Catalogue Matching
Starbug offers a selection of generalised matching routines, to accommodate most basic matching requirements. These are accessed through the separate starbug2-match executable.
This program takes an arbitrary number of fits tables and uses one of three combination methods to match between the RA/DEC columns.
The basic usage can be displayed with
StarbugII Matching
usage: starbug2-match [-BCGfhv] [-e column] [-m mask] [-o output] [-p file.param] [-s KEY=VAL] table.fits ...
-B --band : match in "BAND" mode (does not preserve a column for every frame)
-C --cascade : match in "CASCADE" mode (left justify columns)
-G --generic : match in "GENERIC" mode
-e --error column : photometric error column ("eflux" or "stdflux")

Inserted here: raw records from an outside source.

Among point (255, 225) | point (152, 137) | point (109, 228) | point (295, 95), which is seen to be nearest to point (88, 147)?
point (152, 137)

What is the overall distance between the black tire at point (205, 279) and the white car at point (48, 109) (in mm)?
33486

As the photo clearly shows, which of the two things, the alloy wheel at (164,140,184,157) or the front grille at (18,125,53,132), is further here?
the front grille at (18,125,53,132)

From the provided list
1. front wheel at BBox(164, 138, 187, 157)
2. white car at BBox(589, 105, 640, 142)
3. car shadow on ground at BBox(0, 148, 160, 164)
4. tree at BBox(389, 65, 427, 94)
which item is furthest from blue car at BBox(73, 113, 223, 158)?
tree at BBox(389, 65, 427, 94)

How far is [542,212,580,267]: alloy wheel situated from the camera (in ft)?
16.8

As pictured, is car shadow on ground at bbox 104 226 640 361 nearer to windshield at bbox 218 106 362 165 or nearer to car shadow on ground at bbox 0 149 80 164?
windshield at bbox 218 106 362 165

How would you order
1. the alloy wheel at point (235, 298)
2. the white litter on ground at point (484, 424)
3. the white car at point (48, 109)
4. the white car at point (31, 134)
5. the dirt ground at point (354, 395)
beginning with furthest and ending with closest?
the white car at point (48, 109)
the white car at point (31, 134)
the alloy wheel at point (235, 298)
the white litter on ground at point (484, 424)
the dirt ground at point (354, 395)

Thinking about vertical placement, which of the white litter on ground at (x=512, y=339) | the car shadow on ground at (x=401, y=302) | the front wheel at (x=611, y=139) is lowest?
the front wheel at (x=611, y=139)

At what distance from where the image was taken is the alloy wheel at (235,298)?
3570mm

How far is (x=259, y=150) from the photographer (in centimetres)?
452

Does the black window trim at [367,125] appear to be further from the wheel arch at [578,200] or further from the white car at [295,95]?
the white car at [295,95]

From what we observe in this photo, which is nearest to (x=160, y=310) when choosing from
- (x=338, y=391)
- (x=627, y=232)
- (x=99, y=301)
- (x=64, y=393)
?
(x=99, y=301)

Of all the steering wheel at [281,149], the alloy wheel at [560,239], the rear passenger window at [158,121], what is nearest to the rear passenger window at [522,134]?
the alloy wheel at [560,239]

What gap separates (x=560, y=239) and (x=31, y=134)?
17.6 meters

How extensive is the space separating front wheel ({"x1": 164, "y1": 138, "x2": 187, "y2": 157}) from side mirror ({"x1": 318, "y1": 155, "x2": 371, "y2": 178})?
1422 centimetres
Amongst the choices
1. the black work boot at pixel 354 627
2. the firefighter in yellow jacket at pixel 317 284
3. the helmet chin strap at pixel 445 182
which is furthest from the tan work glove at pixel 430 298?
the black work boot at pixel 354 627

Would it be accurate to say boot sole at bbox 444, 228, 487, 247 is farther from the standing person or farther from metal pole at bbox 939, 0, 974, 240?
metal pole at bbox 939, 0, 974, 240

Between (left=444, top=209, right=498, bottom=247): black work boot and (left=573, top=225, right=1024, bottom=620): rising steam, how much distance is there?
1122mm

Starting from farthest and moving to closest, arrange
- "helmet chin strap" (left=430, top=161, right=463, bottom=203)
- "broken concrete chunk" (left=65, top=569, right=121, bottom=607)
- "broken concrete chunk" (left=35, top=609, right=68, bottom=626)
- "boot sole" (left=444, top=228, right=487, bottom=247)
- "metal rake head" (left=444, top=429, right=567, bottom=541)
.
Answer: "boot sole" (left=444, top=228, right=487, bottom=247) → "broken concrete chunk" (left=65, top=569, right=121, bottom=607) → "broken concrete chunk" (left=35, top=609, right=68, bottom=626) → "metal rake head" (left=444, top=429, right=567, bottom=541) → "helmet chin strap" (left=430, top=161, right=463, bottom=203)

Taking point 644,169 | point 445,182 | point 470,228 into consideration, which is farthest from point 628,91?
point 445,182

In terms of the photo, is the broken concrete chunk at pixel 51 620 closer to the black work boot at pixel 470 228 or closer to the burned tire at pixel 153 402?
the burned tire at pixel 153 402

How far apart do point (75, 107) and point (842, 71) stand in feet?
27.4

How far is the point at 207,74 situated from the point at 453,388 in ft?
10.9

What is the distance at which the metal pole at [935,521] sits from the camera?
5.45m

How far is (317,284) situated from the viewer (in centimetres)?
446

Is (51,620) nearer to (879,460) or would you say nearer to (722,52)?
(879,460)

-f --full : export full catalogue
-h --help : show help message
-m --mask eval : column evaluation to mask out of matching e.g. -m"~np.isnan(F444W)"
-o --output file.fits : output matched catalogue
-p --param file.param : load starbug parameter file
-s --set option : set value in parameter file at runtime (-s MATCH_THRESH=1)
-v --verbose : display verbose outputs
--band-depr : match in "old" band mode
--> typical runs
$~ starbug2-match -Gfo outfile.fits tab1.fits tab2.fits
$~ starbug2-match -sMATCH_THRESH=0.2 -sBRIDGE_COL=F444W -Bo out.fits F*W.fits
Important
Matching is a diverse topic, with many intricacies edge cases. starbug2-match provides a lot of useful functionality but may not do exactly what the user may require for that specific case.
See the soure code documentation for Generic Match which can be used to write more complex and specialised matching routines if required.
Generic Matching
The Generic Matching mode, set by -D or --generic is this simplest combination mode. It will stack the tables horizontally, with every matched source appearing on the same row, and every non-matched source appending to the end. I.e : [flux_1,*flux_2*,*flux_3*, …]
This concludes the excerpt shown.